Auf dem Rückweg zur Praxis sprachen wir darüber, was die Arbeit im Kreis mit dem Alltag zu tun hatte. Herr A. hatte am eigenen Leib erlebt, dass in ihm ein Bedürfnis nach „Toben“, also authentischem Selbstausdruck existierte. Sein wachsender Ärger zeigte, dass es allmählich dringend wurde, diesem Freiheitsstreben gerecht zu werden. Zugleich machte es ihm aber auch Angst, seinen Handlungsspielraum („Kreis“) zu erweitern. Daher fand er immer gute Gründe, die ihn daran hinderten – etwa indem er sich abhängig von vermuteten Wertmaßstäben anderer Men­schen machte.

Ich fragte Herrn A., was der Vorteil seiner Abhängigkeit sei. Wovor schütze sie ihn? Die Antwort war ebenso klar wie eindrücklich: „Wenn ich mit dem Trinken aufhören würde, dann müsste ich ja leben!“ Wir staunten beide über diese Erkenntnis. Solange Herr A. also die Macht über sein Leben an den Alkohol und andere Menschen abtrat, musste er nicht die Verantwortung für sich selbst übernehmen. Für diese Sicherheit zahlte er allerdings einen hohen Preis. Am Ende der Therapiestunde hatte Herr A. nicht nur verstanden, sondern mit dem ganzen Körper erlebt, dass er das Risiko der Eigenverantwortung eingehen musste, wenn er ein selbstbestimmtes Leben führen wollte.
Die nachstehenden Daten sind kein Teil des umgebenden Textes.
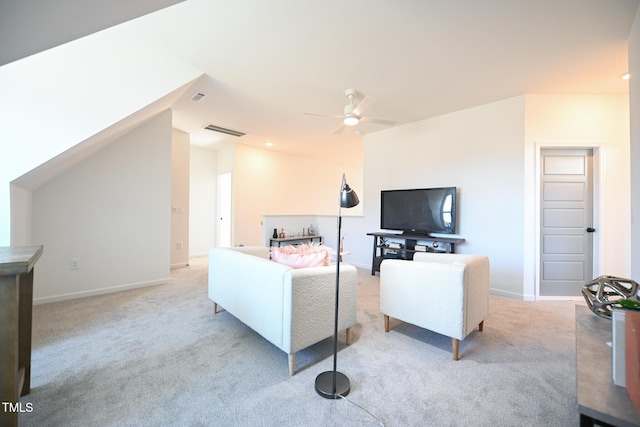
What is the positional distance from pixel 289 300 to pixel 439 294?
116cm

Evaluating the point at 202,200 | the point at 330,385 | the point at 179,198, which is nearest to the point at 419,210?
the point at 330,385

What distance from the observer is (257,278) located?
1.99 m

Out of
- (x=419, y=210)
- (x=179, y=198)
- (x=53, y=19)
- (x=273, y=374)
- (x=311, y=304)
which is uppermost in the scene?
(x=53, y=19)

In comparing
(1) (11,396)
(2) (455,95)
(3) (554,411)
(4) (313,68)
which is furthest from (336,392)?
(2) (455,95)

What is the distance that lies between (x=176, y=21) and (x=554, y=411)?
12.1 ft

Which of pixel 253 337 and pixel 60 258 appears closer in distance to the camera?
pixel 253 337

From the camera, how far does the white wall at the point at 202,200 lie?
6277mm

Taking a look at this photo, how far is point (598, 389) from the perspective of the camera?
864 mm

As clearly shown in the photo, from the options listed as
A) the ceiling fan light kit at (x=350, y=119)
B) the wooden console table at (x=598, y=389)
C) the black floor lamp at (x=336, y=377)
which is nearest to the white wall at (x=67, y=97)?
the ceiling fan light kit at (x=350, y=119)

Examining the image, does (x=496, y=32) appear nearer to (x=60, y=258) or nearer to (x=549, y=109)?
(x=549, y=109)

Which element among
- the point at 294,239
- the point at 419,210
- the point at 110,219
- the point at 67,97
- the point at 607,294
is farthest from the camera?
the point at 294,239

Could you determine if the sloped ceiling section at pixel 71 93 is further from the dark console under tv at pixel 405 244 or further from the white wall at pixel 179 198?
the dark console under tv at pixel 405 244

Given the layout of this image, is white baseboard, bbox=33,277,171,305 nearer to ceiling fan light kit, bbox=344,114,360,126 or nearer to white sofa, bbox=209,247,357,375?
white sofa, bbox=209,247,357,375

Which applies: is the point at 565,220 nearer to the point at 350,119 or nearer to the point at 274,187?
the point at 350,119
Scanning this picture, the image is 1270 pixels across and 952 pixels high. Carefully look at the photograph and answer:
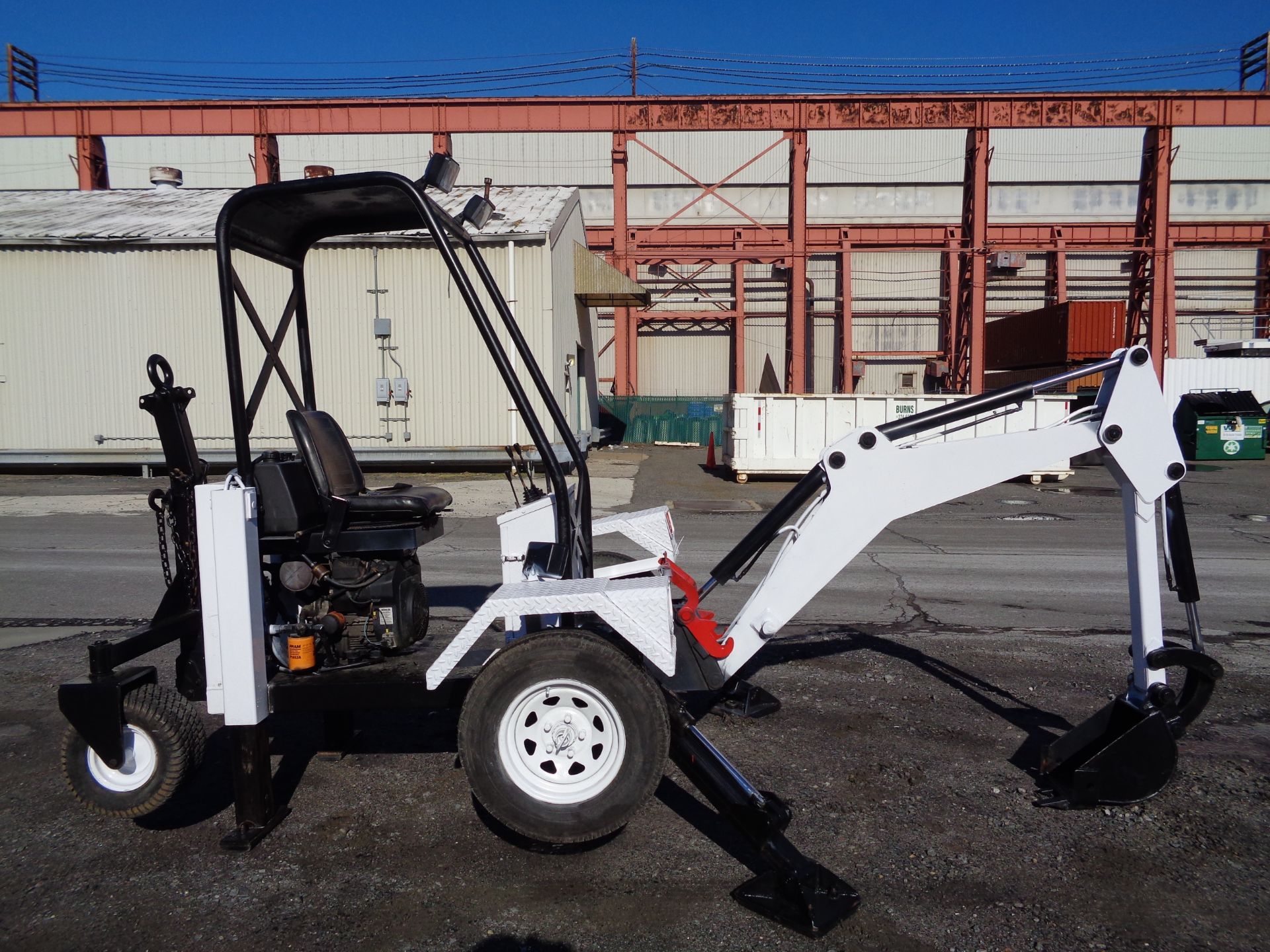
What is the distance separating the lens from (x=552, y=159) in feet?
120

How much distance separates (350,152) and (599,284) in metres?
17.8

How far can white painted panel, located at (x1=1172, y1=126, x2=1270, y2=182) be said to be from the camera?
122ft

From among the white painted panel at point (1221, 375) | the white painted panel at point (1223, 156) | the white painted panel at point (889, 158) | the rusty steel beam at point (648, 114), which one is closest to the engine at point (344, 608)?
the rusty steel beam at point (648, 114)

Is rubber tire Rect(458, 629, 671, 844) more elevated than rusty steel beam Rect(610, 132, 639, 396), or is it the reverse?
rusty steel beam Rect(610, 132, 639, 396)

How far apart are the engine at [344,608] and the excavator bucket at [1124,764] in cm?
291

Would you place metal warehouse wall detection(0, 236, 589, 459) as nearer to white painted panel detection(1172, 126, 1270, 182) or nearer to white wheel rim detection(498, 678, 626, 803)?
white wheel rim detection(498, 678, 626, 803)

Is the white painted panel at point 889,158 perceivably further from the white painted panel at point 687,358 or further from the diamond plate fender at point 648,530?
the diamond plate fender at point 648,530

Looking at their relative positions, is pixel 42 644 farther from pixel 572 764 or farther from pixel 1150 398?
pixel 1150 398

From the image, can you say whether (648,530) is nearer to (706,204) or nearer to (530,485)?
(530,485)

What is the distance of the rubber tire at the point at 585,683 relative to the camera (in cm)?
332

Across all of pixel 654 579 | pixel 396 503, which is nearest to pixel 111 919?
pixel 396 503

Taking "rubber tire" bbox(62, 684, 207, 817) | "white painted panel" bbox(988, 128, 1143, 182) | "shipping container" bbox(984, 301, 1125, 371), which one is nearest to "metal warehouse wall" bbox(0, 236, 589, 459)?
"rubber tire" bbox(62, 684, 207, 817)

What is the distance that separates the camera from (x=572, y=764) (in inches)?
136

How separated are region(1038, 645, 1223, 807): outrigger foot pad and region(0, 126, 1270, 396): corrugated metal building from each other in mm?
33087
Sandra Knümann ist Naturtherapeutin, Achtsamkeitslehrerin und Diplompädagogin für ­Erwachsenenbildung mit psycho­therapeutischer Heilerlaubnis. Ihr ­Arbeitsschwerpunkt liegt auf der ­entwicklungsfördernden und heil­samen Wirkung des achtsamen ­Naturerlebens 

Weitere Fallgeschichten finden Sie in Sandra Knümanns Buch Naturtherapie. Mit Naturerfahrungen Beratung und Psychotherapie bereichern (Beltz, Weinheim 2019) 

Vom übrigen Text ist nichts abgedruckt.